== Records for the task ==

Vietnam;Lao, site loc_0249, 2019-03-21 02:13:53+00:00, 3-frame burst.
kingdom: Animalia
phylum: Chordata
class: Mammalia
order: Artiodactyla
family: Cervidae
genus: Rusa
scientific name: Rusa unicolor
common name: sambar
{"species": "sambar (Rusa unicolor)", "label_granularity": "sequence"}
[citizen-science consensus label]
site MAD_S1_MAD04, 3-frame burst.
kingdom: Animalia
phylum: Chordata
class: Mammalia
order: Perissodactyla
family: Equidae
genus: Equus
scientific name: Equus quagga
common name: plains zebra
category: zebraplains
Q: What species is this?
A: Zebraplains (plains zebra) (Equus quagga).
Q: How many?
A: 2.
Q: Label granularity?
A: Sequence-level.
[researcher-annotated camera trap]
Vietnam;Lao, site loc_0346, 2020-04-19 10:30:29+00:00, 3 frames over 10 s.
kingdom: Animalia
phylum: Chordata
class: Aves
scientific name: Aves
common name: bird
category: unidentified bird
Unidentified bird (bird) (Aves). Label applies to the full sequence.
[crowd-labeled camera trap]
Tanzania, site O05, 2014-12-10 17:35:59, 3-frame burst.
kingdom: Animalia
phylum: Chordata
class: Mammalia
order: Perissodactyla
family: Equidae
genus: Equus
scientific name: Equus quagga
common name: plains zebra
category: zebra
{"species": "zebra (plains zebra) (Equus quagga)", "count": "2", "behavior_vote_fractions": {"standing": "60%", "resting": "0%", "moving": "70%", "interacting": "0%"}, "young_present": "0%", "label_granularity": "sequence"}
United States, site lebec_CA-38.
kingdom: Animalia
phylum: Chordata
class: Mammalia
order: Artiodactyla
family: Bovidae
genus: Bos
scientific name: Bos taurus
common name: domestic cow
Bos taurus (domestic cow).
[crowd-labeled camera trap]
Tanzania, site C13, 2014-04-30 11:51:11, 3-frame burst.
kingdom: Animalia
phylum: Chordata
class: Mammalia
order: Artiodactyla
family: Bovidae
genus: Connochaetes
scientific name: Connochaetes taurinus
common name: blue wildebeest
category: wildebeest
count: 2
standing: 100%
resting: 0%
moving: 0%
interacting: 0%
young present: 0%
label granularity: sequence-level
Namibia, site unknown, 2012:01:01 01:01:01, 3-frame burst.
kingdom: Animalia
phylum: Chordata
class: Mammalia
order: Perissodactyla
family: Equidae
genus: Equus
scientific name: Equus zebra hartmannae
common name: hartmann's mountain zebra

===

▶ Exercise brief
Give back the complete data exactly as supplied.

▶ Exercise response
Vietnam;Lao, site loc_0249, 2019-03-21 02:13:53+00:00, 3-frame burst.
kingdom: Animalia
phylum: Chordata
class: Mammalia
order: Artiodactyla
family: Cervidae
genus: Rusa
scientific name: Rusa unicolor
common name: sambar
{"species": "sambar (Rusa unicolor)", "label_granularity": "sequence"}
[citizen-science consensus label]
site MAD_S1_MAD04, 3-frame burst.
kingdom: Animalia
phylum: Chordata
class: Mammalia
order: Perissodactyla
family: Equidae
genus: Equus
scientific name: Equus quagga
common name: plains zebra
category: zebraplains
Q: What species is this?
A: Zebraplains (plains zebra) (Equus quagga).
Q: How many?
A: 2.
Q: Label granularity?
A: Sequence-level.
[researcher-annotated camera trap]
Vietnam;Lao, site loc_0346, 2020-04-19 10:30:29+00:00, 3 frames over 10 s.
kingdom: Animalia
phylum: Chordata
class: Aves
scientific name: Aves
common name: bird
category: unidentified bird
Unidentified bird (bird) (Aves). Label applies to the full sequence.
[crowd-labeled camera trap]
Tanzania, site O05, 2014-12-10 17:35:59, 3-frame burst.
kingdom: Animalia
phylum: Chordata
class: Mammalia
order: Perissodactyla
family: Equidae
genus: Equus
scientific name: Equus quagga
common name: plains zebra
category: zebra
{"species": "zebra (plains zebra) (Equus quagga)", "count": "2", "behavior_vote_fractions": {"standing": "60%", "resting": "0%", "moving": "70%", "interacting": "0%"}, "young_present": "0%", "label_granularity": "sequence"}
United States, site lebec_CA-38.
kingdom: Animalia
phylum: Chordata
class: Mammalia
order: Artiodactyla
family: Bovidae
genus: Bos
scientific name: Bos taurus
common name: domestic cow
Bos taurus (domestic cow).
[crowd-labeled camera trap]
Tanzania, site C13, 2014-04-30 11:51:11, 3-frame burst.
kingdom: Animalia
phylum: Chordata
class: Mammalia
order: Artiodactyla
family: Bovidae
genus: Connochaetes
scientific name: Connochaetes taurinus
common name: blue wildebeest
category: wildebeest
count: 2
standing: 100%
resting: 0%
moving: 0%
interacting: 0%
young present: 0%
label granularity: sequence-level
Namibia, site unknown, 2012:01:01 01:01:01, 3-frame burst.
kingdom: Animalia
phylum: Chordata
class: Mammalia
order: Perissodactyla
family: Equidae
genus: Equus
scientific name: Equus zebra hartmannae
common name: hartmann's mountain zebra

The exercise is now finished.